[[ RECORDS SUPPLIED, beginning ]]

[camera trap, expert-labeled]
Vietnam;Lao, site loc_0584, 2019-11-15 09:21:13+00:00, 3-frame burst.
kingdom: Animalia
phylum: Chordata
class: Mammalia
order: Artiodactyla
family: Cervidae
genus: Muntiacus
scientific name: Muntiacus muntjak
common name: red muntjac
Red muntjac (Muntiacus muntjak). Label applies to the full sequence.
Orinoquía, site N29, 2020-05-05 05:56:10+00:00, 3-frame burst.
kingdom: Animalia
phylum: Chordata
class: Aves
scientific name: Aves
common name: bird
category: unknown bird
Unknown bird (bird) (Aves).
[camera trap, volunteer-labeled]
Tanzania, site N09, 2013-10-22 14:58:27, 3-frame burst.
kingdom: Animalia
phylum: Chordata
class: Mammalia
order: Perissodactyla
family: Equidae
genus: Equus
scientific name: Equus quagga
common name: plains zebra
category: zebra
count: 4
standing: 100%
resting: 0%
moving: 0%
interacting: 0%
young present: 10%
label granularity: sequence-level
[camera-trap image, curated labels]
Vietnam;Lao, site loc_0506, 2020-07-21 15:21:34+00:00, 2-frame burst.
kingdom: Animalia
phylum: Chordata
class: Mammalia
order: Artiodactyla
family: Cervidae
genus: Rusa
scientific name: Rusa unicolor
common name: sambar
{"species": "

[[ RECORDS SUPPLIED, end ]]

YOUR ASSIGNMENT:
Word for word, restate the lines of the data above that fall between the line holding "scientific name: Aves" and the line holding "label granularity: sequence-level", inclusive, and no other lines.

RESPONSE AREA:
scientific name: Aves
common name: bird
category: unknown bird
Unknown bird (bird) (Aves).
[camera trap, volunteer-labeled]
Tanzania, site N09, 2013-10-22 14:58:27, 3-frame burst.
kingdom: Animalia
phylum: Chordata
class: Mammalia
order: Perissodactyla
family: Equidae
genus: Equus
scientific name: Equus quagga
common name: plains zebra
category: zebra
count: 4
standing: 100%
resting: 0%
moving: 0%
interacting: 0%
young present: 10%
label granularity: sequence-level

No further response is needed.